(Saved data entries)
-- Opening Marker --

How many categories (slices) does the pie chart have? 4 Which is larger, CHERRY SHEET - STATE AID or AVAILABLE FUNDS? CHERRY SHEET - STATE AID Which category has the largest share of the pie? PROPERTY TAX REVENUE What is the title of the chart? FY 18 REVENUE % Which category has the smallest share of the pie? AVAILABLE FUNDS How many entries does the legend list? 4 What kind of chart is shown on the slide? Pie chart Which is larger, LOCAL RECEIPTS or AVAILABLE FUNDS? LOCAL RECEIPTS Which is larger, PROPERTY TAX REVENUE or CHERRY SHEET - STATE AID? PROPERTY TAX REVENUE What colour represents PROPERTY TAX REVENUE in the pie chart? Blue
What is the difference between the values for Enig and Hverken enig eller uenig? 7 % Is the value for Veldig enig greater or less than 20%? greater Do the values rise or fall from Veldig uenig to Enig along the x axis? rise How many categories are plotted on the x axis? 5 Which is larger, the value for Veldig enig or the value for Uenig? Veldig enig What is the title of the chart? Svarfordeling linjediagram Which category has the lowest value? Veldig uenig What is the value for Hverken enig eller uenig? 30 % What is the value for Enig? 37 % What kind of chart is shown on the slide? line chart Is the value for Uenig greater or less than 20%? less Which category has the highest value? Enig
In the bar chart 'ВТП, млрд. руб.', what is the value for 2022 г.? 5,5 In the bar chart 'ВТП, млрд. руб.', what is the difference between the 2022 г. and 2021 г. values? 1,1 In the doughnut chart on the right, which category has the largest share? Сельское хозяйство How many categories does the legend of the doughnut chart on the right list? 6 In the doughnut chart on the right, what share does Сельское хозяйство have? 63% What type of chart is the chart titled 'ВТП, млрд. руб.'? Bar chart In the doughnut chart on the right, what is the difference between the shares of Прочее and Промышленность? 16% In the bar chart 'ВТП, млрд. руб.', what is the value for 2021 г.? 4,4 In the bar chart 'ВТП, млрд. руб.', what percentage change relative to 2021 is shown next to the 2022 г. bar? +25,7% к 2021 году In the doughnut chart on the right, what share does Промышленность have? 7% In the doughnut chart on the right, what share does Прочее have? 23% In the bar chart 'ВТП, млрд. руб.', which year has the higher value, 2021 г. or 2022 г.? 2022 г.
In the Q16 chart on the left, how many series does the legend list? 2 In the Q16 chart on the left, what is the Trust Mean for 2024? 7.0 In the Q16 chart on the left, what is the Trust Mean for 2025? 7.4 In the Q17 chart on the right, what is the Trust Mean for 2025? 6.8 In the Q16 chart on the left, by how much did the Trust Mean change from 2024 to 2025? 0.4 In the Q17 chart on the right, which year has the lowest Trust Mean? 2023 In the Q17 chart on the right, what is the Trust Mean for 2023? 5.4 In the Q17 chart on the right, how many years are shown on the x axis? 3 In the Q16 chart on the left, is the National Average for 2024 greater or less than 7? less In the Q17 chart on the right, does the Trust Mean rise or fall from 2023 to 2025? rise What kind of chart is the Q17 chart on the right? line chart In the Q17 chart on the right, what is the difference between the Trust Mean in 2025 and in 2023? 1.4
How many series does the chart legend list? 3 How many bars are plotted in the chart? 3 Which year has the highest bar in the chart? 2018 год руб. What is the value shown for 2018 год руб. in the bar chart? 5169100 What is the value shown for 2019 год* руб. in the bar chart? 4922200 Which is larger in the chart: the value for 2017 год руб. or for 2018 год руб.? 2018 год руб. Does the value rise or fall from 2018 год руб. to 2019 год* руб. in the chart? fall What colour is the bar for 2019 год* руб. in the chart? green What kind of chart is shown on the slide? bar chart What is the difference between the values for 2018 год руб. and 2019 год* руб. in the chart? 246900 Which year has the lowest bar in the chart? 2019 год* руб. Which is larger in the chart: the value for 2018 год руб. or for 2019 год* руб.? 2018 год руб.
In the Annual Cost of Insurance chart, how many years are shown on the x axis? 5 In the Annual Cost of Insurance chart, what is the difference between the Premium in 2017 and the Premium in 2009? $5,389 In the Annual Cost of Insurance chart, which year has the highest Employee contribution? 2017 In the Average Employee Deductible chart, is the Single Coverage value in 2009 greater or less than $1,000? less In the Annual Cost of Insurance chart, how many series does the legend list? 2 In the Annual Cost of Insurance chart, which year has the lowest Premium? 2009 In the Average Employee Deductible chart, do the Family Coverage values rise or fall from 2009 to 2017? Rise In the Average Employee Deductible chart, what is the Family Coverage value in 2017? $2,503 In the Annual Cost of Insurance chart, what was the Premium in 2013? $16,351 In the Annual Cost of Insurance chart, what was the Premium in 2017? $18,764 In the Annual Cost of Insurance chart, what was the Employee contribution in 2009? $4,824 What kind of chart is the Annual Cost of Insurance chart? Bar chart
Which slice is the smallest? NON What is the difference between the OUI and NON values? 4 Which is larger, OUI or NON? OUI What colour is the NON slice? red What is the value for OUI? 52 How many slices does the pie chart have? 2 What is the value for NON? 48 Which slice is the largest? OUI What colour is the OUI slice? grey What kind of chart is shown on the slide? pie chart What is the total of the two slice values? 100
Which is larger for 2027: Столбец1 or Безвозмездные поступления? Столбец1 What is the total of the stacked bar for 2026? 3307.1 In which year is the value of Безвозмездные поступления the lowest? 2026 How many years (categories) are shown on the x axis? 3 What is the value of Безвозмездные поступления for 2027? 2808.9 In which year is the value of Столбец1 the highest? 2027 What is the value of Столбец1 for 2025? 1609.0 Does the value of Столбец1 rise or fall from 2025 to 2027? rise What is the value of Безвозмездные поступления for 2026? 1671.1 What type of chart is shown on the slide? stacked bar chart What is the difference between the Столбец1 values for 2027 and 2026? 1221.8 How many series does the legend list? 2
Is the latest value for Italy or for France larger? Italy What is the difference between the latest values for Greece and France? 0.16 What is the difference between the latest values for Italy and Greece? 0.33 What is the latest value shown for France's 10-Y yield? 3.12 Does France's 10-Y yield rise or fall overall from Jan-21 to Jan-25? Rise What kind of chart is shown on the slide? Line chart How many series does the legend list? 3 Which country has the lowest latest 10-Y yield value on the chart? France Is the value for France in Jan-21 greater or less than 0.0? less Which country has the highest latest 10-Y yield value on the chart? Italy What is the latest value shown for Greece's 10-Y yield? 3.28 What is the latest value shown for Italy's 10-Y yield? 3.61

-- Closing Marker --

## Aim of the task:
Could you give all of these items again with every "legend" swapped for "key" and nothing else changed?

## Answer:
How many categories (slices) does the pie chart have? 4 Which is larger, CHERRY SHEET - STATE AID or AVAILABLE FUNDS? CHERRY SHEET - STATE AID Which category has the largest share of the pie? PROPERTY TAX REVENUE What is the title of the chart? FY 18 REVENUE % Which category has the smallest share of the pie? AVAILABLE FUNDS How many entries does the key list? 4 What kind of chart is shown on the slide? Pie chart Which is larger, LOCAL RECEIPTS or AVAILABLE FUNDS? LOCAL RECEIPTS Which is larger, PROPERTY TAX REVENUE or CHERRY SHEET - STATE AID? PROPERTY TAX REVENUE What colour represents PROPERTY TAX REVENUE in the pie chart? Blue
What is the difference between the values for Enig and Hverken enig eller uenig? 7 % Is the value for Veldig enig greater or less than 20%? greater Do the values rise or fall from Veldig uenig to Enig along the x axis? rise How many categories are plotted on the x axis? 5 Which is larger, the value for Veldig enig or the value for Uenig? Veldig enig What is the title of the chart? Svarfordeling linjediagram Which category has the lowest value? Veldig uenig What is the value for Hverken enig eller uenig? 30 % What is the value for Enig? 37 % What kind of chart is shown on the slide? line chart Is the value for Uenig greater or less than 20%? less Which category has the highest value? Enig
In the bar chart 'ВТП, млрд. руб.', what is the value for 2022 г.? 5,5 In the bar chart 'ВТП, млрд. руб.', what is the difference between the 2022 г. and 2021 г. values? 1,1 In the doughnut chart on the right, which category has the largest share? Сельское хозяйство How many categories does the key of the doughnut chart on the right list? 6 In the doughnut chart on the right, what share does Сельское хозяйство have? 63% What type of chart is the chart titled 'ВТП, млрд. руб.'? Bar chart In the doughnut chart on the right, what is the difference between the shares of Прочее and Промышленность? 16% In the bar chart 'ВТП, млрд. руб.', what is the value for 2021 г.? 4,4 In the bar chart 'ВТП, млрд. руб.', what percentage change relative to 2021 is shown next to the 2022 г. bar? +25,7% к 2021 году In the doughnut chart on the right, what share does Промышленность have? 7% In the doughnut chart on the right, what share does Прочее have? 23% In the bar chart 'ВТП, млрд. руб.', which year has the higher value, 2021 г. or 2022 г.? 2022 г.
In the Q16 chart on the left, how many series does the key list? 2 In the Q16 chart on the left, what is the Trust Mean for 2024? 7.0 In the Q16 chart on the left, what is the Trust Mean for 2025? 7.4 In the Q17 chart on the right, what is the Trust Mean for 2025? 6.8 In the Q16 chart on the left, by how much did the Trust Mean change from 2024 to 2025? 0.4 In the Q17 chart on the right, which year has the lowest Trust Mean? 2023 In the Q17 chart on the right, what is the Trust Mean for 2023? 5.4 In the Q17 chart on the right, how many years are shown on the x axis? 3 In the Q16 chart on the left, is the National Average for 2024 greater or less than 7? less In the Q17 chart on the right, does the Trust Mean rise or fall from 2023 to 2025? rise What kind of chart is the Q17 chart on the right? line chart In the Q17 chart on the right, what is the difference between the Trust Mean in 2025 and in 2023? 1.4
How many series does the chart key list? 3 How many bars are plotted in the chart? 3 Which year has the highest bar in the chart? 2018 год руб. What is the value shown for 2018 год руб. in the bar chart? 5169100 What is the value shown for 2019 год* руб. in the bar chart? 4922200 Which is larger in the chart: the value for 2017 год руб. or for 2018 год руб.? 2018 год руб. Does the value rise or fall from 2018 год руб. to 2019 год* руб. in the chart? fall What colour is the bar for 2019 год* руб. in the chart? green What kind of chart is shown on the slide? bar chart What is the difference between the values for 2018 год руб. and 2019 год* руб. in the chart? 246900 Which year has the lowest bar in the chart? 2019 год* руб. Which is larger in the chart: the value for 2018 год руб. or for 2019 год* руб.? 2018 год руб.
In the Annual Cost of Insurance chart, how many years are shown on the x axis? 5 In the Annual Cost of Insurance chart, what is the difference between the Premium in 2017 and the Premium in 2009? $5,389 In the Annual Cost of Insurance chart, which year has the highest Employee contribution? 2017 In the Average Employee Deductible chart, is the Single Coverage value in 2009 greater or less than $1,000? less In the Annual Cost of Insurance chart, how many series does the key list? 2 In the Annual Cost of Insurance chart, which year has the lowest Premium? 2009 In the Average Employee Deductible chart, do the Family Coverage values rise or fall from 2009 to 2017? Rise In the Average Employee Deductible chart, what is the Family Coverage value in 2017? $2,503 In the Annual Cost of Insurance chart, what was the Premium in 2013? $16,351 In the Annual Cost of Insurance chart, what was the Premium in 2017? $18,764 In the Annual Cost of Insurance chart, what was the Employee contribution in 2009? $4,824 What kind of chart is the Annual Cost of Insurance chart? Bar chart
Which slice is the smallest? NON What is the difference between the OUI and NON values? 4 Which is larger, OUI or NON? OUI What colour is the NON slice? red What is the value for OUI? 52 How many slices does the pie chart have? 2 What is the value for NON? 48 Which slice is the largest? OUI What colour is the OUI slice? grey What kind of chart is shown on the slide? pie chart What is the total of the two slice values? 100
Which is larger for 2027: Столбец1 or Безвозмездные поступления? Столбец1 What is the total of the stacked bar for 2026? 3307.1 In which year is the value of Безвозмездные поступления the lowest? 2026 How many years (categories) are shown on the x axis? 3 What is the value of Безвозмездные поступления for 2027? 2808.9 In which year is the value of Столбец1 the highest? 2027 What is the value of Столбец1 for 2025? 1609.0 Does the value of Столбец1 rise or fall from 2025 to 2027? rise What is the value of Безвозмездные поступления for 2026? 1671.1 What type of chart is shown on the slide? stacked bar chart What is the difference between the Столбец1 values for 2027 and 2026? 1221.8 How many series does the key list? 2
Is the latest value for Italy or for France larger? Italy What is the difference between the latest values for Greece and France? 0.16 What is the difference between the latest values for Italy and Greece? 0.33 What is the latest value shown for France's 10-Y yield? 3.12 Does France's 10-Y yield rise or fall overall from Jan-21 to Jan-25? Rise What kind of chart is shown on the slide? Line chart How many series does the key list? 3 Which country has the lowest latest 10-Y yield value on the chart? France Is the value for France in Jan-21 greater or less than 0.0? less Which country has the highest latest 10-Y yield value on the chart? Italy What is the latest value shown for Greece's 10-Y yield? 3.28 What is the latest value shown for Italy's 10-Y yield? 3.61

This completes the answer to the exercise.